The essays and poems and letters have, as a partial listing, the following subjects: family influences in becoming a physician; professional friendships; marriage; children and their impact on a woman’s career in medicine; the decision not to have children; ill family members; illness as a physician; establishing one's sexuality as a physician; struggles with male physicians and their egos; mentors, both female and male; memorable patients (often terminal or dying); the life of a wife-physician, or mother-physician; the guilt and sacrifice that accompany such a dual life; the importance - and easy loss - of personal time or what internist Catherine Chang calls “self-care” (page 334).
  The anthology also touches on how women have changed the practice of medicine in various ways, prompted by the growing realization, as family practice physician Alison Moll puts it, "that I didn't have to practice in the traditional way" (page 185)  The authors write about the wisdom of setting limits; training or working part-time or sharing a position with another woman; and the constant face-off with decisions, especially those not normally confronting an American man becoming a doctor. 
One conclusion is evident before the reader is halfway through the book: there are many approaches to becoming a fulfilled female physician including finding one’s identity in the field.  Implicit in most of the essays and writings is the lament from obstetrician-gynecologist Gayle Shore Mayer: "Where is the self ? There are pieces of me everywhere", (page 275) recalling a similar cry from Virginia Woolf's Orlando, another essentially female soul trying to find what Richard Selzer has called "The Exact Location of the Soul".

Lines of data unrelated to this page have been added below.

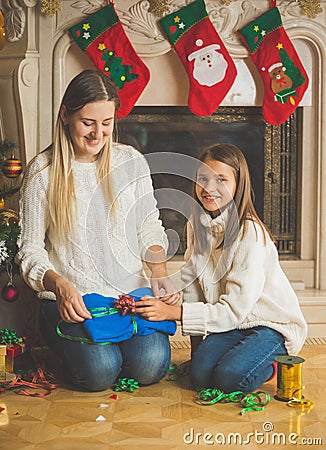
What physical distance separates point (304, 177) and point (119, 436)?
1.68m

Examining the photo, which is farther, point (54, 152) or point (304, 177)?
point (304, 177)

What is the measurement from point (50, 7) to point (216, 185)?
114 cm

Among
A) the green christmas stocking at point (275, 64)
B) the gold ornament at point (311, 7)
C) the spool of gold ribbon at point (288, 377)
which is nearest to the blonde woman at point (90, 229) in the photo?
the spool of gold ribbon at point (288, 377)

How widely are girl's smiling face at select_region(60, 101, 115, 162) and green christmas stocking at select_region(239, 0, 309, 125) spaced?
97cm

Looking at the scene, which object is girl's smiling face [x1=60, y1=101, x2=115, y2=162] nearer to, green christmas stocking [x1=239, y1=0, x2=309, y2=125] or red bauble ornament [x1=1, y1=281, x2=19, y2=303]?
red bauble ornament [x1=1, y1=281, x2=19, y2=303]

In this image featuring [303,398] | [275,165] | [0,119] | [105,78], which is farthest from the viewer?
[275,165]

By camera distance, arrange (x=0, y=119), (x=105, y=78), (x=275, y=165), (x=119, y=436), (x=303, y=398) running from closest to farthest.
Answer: (x=119, y=436) < (x=303, y=398) < (x=105, y=78) < (x=0, y=119) < (x=275, y=165)

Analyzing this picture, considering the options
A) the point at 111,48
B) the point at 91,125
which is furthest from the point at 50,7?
the point at 91,125

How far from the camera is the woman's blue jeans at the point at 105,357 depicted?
226 centimetres

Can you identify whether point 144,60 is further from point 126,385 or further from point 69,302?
point 126,385

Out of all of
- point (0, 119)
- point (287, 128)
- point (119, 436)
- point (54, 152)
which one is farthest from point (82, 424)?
point (287, 128)

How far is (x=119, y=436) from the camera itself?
6.40 ft

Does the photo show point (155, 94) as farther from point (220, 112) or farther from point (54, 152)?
point (54, 152)

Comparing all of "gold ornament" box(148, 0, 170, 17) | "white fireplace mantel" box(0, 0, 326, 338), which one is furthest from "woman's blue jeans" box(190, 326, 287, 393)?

 Several authors discover that female physicians have unique gifts to offer their patients. As internist Rebekah Wang-Cheng writes, “I am a better physician because I am a mother, and I know because of my experiences as a physician that I am a better mother.” (page 151) 

There are sections at the end devoted to a glossary for the lay reader, resources for women (as of 2002), and generous notes about the contributors (which section also serves as a useful index of each's contributions).